Russian Seafood Imports Loophole Squeezes Shut

The Biden administration has issued an executive order that shuts the door on U.S. imports of Russian seafood. Image via office of Sen. Dan Sullivan.

In an effort to level the playing field for America’s commercial fishing industry, the Biden administration has issued an executive order that shuts the door on the import of Russian seafood.

The action approving a long-sought end to a situation where Russian seafood continued to pour into U.S. domestic markets long after Russia’s 2014 ban of the import of American seafood. The presidential executive order was issued on Dec. 22, setting the clock ticking for 60 days, after which importers who have outstanding contracts must have their purchases imported from Russia.

“The United States has been clear: those who are supplying goods or processing transactions that materially support Russia’s military industrial base are complicit in Russia’s brutal violation of Ukraine’s sovereignty and territorial integrity,” President Biden said in a written statement.

The Treasury Department’s Office of Foreign Assets Control identified salmon, cod, pollock and crab as subject to the ban.

“If you’re an American importer, you better know where it was coming from,” warned Sen. Dan Sullivan, R-Alaska, who played a major role in getting the action through. “Russia’s decade-long ban on nearly all America-produced seafood products has created a completely unfair, one-sided trade relationship that has significantly hurt Alaska fishermen.”
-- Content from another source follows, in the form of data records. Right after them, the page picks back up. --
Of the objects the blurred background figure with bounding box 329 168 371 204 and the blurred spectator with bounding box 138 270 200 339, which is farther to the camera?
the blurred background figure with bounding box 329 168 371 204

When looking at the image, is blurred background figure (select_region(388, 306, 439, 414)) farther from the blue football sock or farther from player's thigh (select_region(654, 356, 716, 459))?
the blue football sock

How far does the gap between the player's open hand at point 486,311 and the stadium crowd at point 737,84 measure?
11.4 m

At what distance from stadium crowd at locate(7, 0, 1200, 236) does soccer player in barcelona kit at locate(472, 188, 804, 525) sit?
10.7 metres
In a Dec. 22 news conference following the Biden administration’s announcement, Sullivan called the executive offer “a long overdue win for fishermen for sustainable, environmentally sound fisheries.” It was an incredibly unfair trade imbalance, he said. “They were eating into our market share, in hundreds of millions of dollars.”

Sullivan said that Russians and the Chinese “have the worst record for the environment, sustainability and slave labor” in the seafood industry. He also said their fish are often injected with phosphates and water to make the fish weigh more and bring in a higher price.

“There have been some importers in the Lower 48 who tried to block my legislation, saying they rely on these imports,” Sullivan commented. “This should wake up importers relying on a bad business model.”

The expansion of executive order 14068 prohibits importation into U.S. domestic markets of all seafood “harvested in Russian waters or by Russia-flagged vessels, even if these products are then transformed in a third country.”

Sen. Lisa Murkowski, R-Alaska, called the new executive order a stabilizer “that will help end Russia’s evasion of sanctions and China’s dumping of overharvested Russian fish onto American markets.”

“That, in turn,” she said, “will help seafood prices recover, restore balance and basic fairness to markets and cut off a key source of funding for Putin’s catastrophic war in Ukraine, all at the same time.”

“By sending its seafood to China for processing, it became a product of China for purposes of U.S. country-of-origin labeling,” Murkowski explained. “China then exported that seafood to the U.S. undermining the sanctions regime, domestic markets, and hardworking Alaska fishermen who harvest seafood sustainability.”